“Ibn E Hawa” is one of Hum TV’s newer shows and while it has had a slower start, the story is unfolding in a way that keeps the viewer guessing how the story will unfold. Starring Shahzad Sheikh, Hira Mani, Aymen Saleem, Nadia Afgan, Noman Habib and others, the story has been written by Saji Gul and directed by Syed Ahmed Kamran. Patriarchy has been the basis for South Asian culture for decades (if not centuries) and when and how patriarchy can evolve into misogyny is the basis for the plot, specifically highlighting how women are affected.
In episode 4, Mehjabeen (Hira Mani) has a heart-to-heart with Shabratan (Nadia Afgan) regarding her responsibilities to her late husband. It’s revealed that she was an orphan when her late husband took her in, but through flashbacks, we realize he was an abusive, volatile spouse and Mehjabeen endured much grief at his hands. Still, she has held her sense of duty to him close, as she holds him responsible for changing her world. However, after the conversation with Shabratan, she decides that she wants to go for Hajj – and for this, she will get remarried. The relationship between Shabratan and Mehjabeen is sweet and it’s great to see that Mehjabeen has a trusted companion. And yet, we also have cause to suspect Shabratan may double-cross Mehjabeen in more than one way.
Meanwhile, Aaliya (Aymen Saleem) continues to pursue Zahid (Shahzad Sheikh) in the cutest way. Aymen Saleem is a breath of fresh air in this role, happy and even comical when she cries. In her pursuit of Zahid, he has begun looking at her in a different way, softening his heart towards her……however, his misogynistic upbringing will not allow him to give himself to her entirely and he holds back. It will be fun to see how this relationship continues to grow – or if it does. Will Shabratan send trouble Mehjabeen’s way in the form of Zahid to keep her own daughter safe? This is a real possibility.

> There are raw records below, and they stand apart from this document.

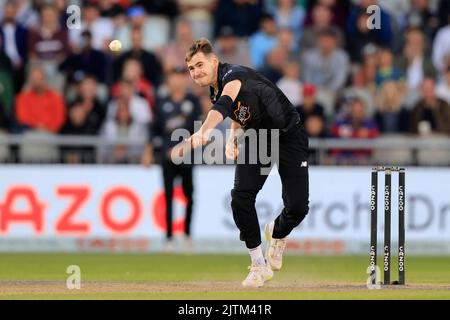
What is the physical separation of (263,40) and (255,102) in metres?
9.66

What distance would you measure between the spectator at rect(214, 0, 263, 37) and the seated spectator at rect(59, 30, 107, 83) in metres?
2.25

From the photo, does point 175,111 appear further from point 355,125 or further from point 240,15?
point 240,15

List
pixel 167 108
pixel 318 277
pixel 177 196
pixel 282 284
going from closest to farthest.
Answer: pixel 282 284 < pixel 318 277 < pixel 167 108 < pixel 177 196

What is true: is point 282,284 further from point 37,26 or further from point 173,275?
point 37,26

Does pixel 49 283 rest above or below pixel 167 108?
below

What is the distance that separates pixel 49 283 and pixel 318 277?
308 cm

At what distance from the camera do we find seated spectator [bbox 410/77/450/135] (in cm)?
1955

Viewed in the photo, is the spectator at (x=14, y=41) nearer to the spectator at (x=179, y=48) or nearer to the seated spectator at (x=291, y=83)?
Result: the spectator at (x=179, y=48)

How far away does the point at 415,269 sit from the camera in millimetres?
14812

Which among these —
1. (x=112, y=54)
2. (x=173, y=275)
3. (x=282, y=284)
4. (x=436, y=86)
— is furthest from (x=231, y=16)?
(x=282, y=284)

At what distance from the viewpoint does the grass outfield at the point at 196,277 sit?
35.8 feet

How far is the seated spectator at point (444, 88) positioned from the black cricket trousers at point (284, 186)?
9.12 m

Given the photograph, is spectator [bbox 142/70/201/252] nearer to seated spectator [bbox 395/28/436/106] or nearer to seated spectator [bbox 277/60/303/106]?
seated spectator [bbox 277/60/303/106]

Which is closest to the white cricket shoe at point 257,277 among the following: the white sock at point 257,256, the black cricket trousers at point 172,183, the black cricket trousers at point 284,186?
the white sock at point 257,256
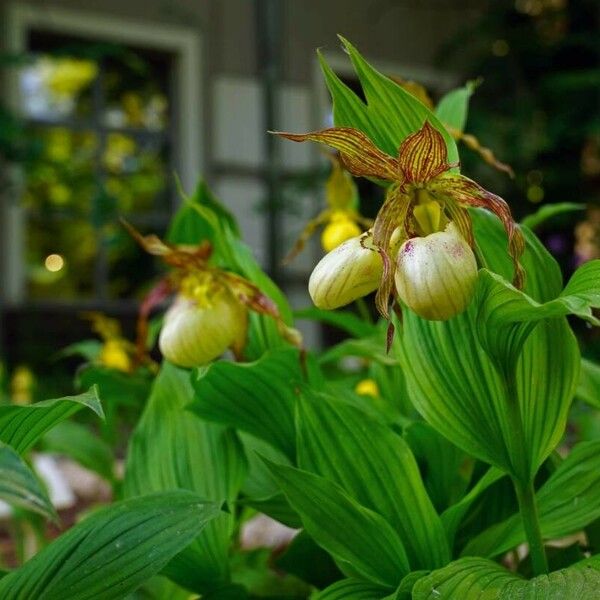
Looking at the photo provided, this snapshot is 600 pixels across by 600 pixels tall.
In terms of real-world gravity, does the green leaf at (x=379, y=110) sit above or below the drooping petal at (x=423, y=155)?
above

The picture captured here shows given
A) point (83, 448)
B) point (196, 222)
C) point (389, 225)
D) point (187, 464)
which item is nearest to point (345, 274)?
point (389, 225)

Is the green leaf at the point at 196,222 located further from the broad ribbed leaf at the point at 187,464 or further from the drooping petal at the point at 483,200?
the drooping petal at the point at 483,200

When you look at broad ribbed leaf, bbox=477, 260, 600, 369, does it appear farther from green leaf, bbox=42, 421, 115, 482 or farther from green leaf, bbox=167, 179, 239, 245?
green leaf, bbox=42, 421, 115, 482

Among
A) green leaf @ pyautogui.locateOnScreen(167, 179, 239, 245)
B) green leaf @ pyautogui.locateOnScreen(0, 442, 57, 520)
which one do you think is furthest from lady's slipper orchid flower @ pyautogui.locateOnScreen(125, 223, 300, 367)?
green leaf @ pyautogui.locateOnScreen(0, 442, 57, 520)

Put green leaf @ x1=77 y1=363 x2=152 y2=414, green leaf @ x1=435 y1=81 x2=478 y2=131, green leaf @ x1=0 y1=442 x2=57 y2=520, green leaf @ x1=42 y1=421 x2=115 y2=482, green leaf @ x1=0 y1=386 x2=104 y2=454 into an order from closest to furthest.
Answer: green leaf @ x1=0 y1=442 x2=57 y2=520
green leaf @ x1=0 y1=386 x2=104 y2=454
green leaf @ x1=435 y1=81 x2=478 y2=131
green leaf @ x1=77 y1=363 x2=152 y2=414
green leaf @ x1=42 y1=421 x2=115 y2=482

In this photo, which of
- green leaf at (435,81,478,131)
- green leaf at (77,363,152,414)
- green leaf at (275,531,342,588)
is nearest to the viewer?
green leaf at (275,531,342,588)

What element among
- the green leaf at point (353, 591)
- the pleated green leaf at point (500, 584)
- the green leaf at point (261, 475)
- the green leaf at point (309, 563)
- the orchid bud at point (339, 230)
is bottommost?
the green leaf at point (309, 563)

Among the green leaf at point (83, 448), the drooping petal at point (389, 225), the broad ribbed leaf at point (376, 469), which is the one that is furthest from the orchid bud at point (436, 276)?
the green leaf at point (83, 448)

Overall, “Ibn E Hawa” is a likable story that avoids the run-of-the-mill path. It is interesting with unique characters that stand out. While the story is heavy overall, it also has characters like Aaliyah and Shabratan who balance it out and keep the mood light-hearted. Nadia Afgan, Aymen Saleem, Shahzad Sheikh and Hira Mani are all doing a great job with their individual roles. So far, this is a winner.